In other words, when the GOP controlled Congress during the first two years of Trump’s first term, he didn’t find it necessary to veto anything. That pattern changed this week when the Republican incumbent issued the first vetoes of his second term, rejecting legislation intended to expand the territory of the Miccosukee Tribe in Florida, as well as a pipeline project intended to bring clean water to southeastern Colorado.
On the former, there’s no great mystery about what happened: The Miccosukee Tribe fought against the administration’s plans for a detention facility in the Florida Everglades — a project better known as “Alligator Alcatraz” — and so Trump wanted to punish the members of the small Native American tribe. Indeed, the president made no real effort to hide his motivations, declaring in an official statement that he didn’t like the fact that the Miccosukee Tribe “actively sought to obstruct” immigration policies that he considered “reasonable.”
But it was that other veto that generated even more attention.
The pipeline project in Colorado, like the measure for the Miccosukee Tribe, cleared Capitol Hill with overwhelming bipartisan support. And if White House officials had any concerns about the effort, they kept those opinions to themselves.
With this in mind, when Trump vetoed the bill, observers were left with a limited number of possible explanations: (1) Maybe the president was punishing Colorado as part of the Tina Peters case; (2) perhaps he was punishing Republican Rep. Lauren Boebert of Colorado over her support for Epstein files transparency; or (3) both.
Trump helped shed light on his reasoning soon afterward. Politico reported:
President Donald Trump told POLITICO on Wednesday that he vetoed a bipartisan bill to fund a Colorado water project because he views it as a waste of taxpayer money, saying residents are leaving the state under Democratic Colorado Gov. Jared Polis.

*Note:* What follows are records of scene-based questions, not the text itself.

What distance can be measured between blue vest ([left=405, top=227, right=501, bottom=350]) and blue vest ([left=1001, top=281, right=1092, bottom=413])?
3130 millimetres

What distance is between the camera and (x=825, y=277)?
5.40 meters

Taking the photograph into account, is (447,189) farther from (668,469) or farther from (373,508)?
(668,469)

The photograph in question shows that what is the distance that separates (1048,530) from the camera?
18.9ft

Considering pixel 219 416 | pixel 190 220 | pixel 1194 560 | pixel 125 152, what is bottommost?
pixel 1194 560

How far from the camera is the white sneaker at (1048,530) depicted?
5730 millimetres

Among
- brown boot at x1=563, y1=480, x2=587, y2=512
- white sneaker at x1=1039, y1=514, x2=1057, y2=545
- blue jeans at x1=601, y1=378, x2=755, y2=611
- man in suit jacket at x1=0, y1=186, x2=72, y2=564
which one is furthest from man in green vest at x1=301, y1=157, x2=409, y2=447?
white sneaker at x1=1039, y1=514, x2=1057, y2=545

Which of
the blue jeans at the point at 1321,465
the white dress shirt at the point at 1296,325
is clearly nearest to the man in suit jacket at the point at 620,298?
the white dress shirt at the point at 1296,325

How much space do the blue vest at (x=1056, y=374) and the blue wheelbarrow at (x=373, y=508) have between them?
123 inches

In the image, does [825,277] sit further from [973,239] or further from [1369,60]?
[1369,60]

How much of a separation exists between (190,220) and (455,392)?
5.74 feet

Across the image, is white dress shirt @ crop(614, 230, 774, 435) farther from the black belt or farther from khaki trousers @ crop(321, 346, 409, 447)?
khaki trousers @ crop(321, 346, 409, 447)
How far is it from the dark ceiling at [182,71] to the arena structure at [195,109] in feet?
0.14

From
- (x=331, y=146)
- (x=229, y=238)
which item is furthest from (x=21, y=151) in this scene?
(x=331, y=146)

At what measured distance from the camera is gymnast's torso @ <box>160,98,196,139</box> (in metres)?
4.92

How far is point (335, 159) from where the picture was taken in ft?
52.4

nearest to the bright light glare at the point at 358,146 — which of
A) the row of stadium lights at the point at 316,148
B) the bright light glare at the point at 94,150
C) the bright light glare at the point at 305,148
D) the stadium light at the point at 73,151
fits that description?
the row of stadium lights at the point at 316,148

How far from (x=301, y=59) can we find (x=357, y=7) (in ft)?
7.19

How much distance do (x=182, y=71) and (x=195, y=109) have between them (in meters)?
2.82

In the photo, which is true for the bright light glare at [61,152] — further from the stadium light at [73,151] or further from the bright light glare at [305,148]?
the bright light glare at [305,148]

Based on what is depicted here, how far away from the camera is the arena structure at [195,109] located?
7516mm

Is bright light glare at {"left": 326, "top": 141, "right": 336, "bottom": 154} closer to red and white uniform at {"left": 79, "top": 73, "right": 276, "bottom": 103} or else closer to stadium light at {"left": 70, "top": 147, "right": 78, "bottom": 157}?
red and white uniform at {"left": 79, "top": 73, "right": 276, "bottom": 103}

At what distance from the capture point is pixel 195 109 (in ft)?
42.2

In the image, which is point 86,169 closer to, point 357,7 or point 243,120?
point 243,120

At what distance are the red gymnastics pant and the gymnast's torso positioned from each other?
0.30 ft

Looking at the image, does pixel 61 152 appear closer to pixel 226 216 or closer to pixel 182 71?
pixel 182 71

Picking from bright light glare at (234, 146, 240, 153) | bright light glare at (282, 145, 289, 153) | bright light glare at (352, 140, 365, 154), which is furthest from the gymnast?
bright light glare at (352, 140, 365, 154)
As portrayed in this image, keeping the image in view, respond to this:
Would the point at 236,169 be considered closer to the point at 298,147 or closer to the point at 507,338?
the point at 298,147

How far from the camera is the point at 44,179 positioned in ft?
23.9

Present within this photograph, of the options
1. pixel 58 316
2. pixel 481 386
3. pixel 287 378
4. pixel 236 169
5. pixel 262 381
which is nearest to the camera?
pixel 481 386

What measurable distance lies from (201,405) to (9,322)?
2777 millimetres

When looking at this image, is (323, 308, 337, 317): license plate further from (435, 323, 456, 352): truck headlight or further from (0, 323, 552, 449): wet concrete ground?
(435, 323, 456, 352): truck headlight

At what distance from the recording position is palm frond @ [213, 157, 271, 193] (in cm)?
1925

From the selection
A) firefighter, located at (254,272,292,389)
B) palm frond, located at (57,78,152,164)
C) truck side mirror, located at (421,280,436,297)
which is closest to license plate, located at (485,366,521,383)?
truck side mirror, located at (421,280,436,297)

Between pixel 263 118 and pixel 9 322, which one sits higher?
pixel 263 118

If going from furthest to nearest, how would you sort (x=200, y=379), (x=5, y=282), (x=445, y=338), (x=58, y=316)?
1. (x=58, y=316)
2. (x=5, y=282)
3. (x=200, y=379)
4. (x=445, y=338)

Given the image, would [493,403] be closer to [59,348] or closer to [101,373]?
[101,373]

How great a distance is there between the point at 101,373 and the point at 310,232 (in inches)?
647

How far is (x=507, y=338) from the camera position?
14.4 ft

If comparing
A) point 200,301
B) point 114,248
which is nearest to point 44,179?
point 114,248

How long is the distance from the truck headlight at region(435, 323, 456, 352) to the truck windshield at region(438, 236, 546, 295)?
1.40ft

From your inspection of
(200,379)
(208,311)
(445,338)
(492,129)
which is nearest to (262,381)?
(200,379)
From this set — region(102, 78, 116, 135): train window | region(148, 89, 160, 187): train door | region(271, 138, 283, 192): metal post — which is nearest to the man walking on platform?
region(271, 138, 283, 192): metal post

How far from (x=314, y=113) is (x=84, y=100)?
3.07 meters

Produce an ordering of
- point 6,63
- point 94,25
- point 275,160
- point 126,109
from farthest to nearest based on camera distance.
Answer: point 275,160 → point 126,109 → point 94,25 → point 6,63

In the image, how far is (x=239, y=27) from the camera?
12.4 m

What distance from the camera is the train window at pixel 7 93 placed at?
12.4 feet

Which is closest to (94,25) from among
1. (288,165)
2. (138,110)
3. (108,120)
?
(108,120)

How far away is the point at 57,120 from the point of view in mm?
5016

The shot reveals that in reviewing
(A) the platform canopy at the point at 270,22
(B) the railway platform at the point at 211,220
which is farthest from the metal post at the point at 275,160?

‘They’re wasting a lot of money and people are leaving the state. They’re leaving the state in droves. Bad governor,’ Trump said in an exclusive phone interview with POLITICO.
Around the same time, the president published an item to his social media platform in which he called Colorado’s Democratic governor a “scumbag,” before concluding, in reference to Polis and other state officials: “I wish them only the worst. May they rot in Hell.”
In other words, Colorado hasn’t freed a prisoner convicted of a felony whom Trump likes, and so the White House appears to be taking steps to punish the state.
Indeed, the veto of the pipeline bill, known as the Finish the Arkansas Valley Conduit Act, was the latest in a series of anti-Colorado moves from the Republican administration. As The New York Times summarized, “Miffed at Colorado’s votes against him in three successive elections and furious at its refusal to free Tina Peters, a convicted election denier and ardent Trump supporter, Mr. Trump has opened an assault against the Democratic-run state. His administration has cut off transportation money, relocated the military’s Space Command, vowed to dismantle a leading climate and weather research center and rejected disaster relief for rural counties hammered by floods and wildfires.”
On the surface, the circumstances might sound ridiculous: In the United States, presidents aren’t supposed to punish entire states over petty vendettas. And yet, he we are, watching Trump do it anyway.
Indeed, the president isn’t even making much of an effort to hide his thinking on the subject, telling Politico that he considers Colorado’s governor to be “bad,” as if this were a credible explanation.
In August, Trump threatened to impose “harsh measures” on the Rocky Mountain State unless it agreed to release Peters from prison several years before her sentence runs its course. We’re now getting a better sense of what that means in practice.